I’m not saying that anyone who presents a solution to a problem is in this category–it’s legit, for instance, to know that some industry jargon is over-used, or that a particular marketing strategy isn’t likely to build your business. I’m talking about a very specific sub-set of bloggers out there who are writing posts that are laced with sarcasm and arrogant astonishment at how you “don’t get it.” I’m saying that we stop passing this attitude off as if it’s “cool” and quit buying in.
Really. Don’t just stop reading temporarily, either.
Un-freaking-subscribe from their announcement lists.
Delete them from social media.
Do not gobble up one more word.
If you see anyone, over and over, claiming to have “secrets,” having cracked any codes or wanting to show you the thing that no one else knows about, presenting case studies of people who are clueless who are meant to be pitied, and the like? Move on.
Understand that they are telling you that you fundamentally suck and pretending as if they’re helping you, all while taking your time, attention, or money. They are not simply saying, “Here’s a problem that many people face, and here’s a possible solution.” No–They are manipulating fear around your vulnerability over starting a business and learning about marketing. It’s wrong.
Stop handing anyone money, time, or attention who is telling you that you fundamentally suck and are clueless, and that they have the answer.
They are not internet revolutionaries.
They are people, just like you. They are playing the game of “Trust me! I’m not playing a game.”
But duh–it’s a game called “Trust me as I pretend not to be playing a game.”

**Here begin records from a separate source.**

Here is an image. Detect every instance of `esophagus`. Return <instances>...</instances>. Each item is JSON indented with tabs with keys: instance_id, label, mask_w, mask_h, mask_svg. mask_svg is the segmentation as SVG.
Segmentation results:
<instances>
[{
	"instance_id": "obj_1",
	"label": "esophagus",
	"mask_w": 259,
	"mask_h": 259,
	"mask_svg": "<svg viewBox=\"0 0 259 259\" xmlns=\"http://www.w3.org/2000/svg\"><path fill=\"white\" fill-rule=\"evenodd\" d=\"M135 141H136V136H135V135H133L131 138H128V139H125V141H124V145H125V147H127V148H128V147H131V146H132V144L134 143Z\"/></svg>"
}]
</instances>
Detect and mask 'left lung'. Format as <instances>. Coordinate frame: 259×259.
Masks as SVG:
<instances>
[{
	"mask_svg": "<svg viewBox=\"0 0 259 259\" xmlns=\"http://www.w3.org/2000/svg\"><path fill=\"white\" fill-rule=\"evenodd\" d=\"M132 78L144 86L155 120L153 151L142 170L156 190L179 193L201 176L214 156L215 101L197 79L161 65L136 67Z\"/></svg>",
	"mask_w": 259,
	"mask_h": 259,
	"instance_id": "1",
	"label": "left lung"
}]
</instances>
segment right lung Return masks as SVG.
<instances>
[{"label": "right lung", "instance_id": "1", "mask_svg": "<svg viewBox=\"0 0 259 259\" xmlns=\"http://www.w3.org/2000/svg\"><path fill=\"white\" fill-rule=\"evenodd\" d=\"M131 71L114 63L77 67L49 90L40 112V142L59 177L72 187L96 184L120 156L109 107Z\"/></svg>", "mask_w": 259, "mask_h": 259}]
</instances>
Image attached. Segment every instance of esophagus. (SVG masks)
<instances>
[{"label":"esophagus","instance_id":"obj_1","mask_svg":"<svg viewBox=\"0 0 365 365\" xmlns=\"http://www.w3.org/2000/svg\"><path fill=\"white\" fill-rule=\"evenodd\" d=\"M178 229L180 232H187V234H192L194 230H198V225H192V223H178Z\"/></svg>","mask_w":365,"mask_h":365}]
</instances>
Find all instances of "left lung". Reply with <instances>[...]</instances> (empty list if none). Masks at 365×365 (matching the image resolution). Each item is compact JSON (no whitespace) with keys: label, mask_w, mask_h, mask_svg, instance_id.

They are not fostering connection.They are not using the internet to disseminate information that lifts people up–they’re indirectly telling you about how you don’t fit into their clique.
You deserve better.
I have far more respect for anyone who tries and “fails” (in the numbers and money and web traffic sense) than I do for any of the people who have “made it” and who now use their energy to prop themselves up and put others down (while pretending to be trying to “help you.”).
After you’ve unsubscribed from lists and stopped reading the “I’m just telling you that you suck for your own good” blogs–get back to it.
Launch your blog.
Start your e-course.
Write your e-book.
You’re not going to somehow avoid failure because they have manipulated you into thinking that paying them money equals “avoid failure.” Just get out there. Learn, make mistakes. Get back in there. Consider your flops the “first pancake,” and then get back to it–you can do this! Notice what needs work. Try again. A keen eye for noticing and being present to what your business needs, combined with perseverance and persistence, will actually take you quite far.
Someday, when you are finding yourself getting more traffic, pay it forward–be a stand for encouraging people to try, to put themselves out there. Write blog posts on “X ways that it’s great that you have the courage to try” and “10 things you can learn from failing” and “How to support one another rather than tear one another down.”
And finally? Keep your sense of humor, and just stay present to your stuff. The snarcky pro-blogger behaviors are just a distraction–one that you can choose not to allow into your life.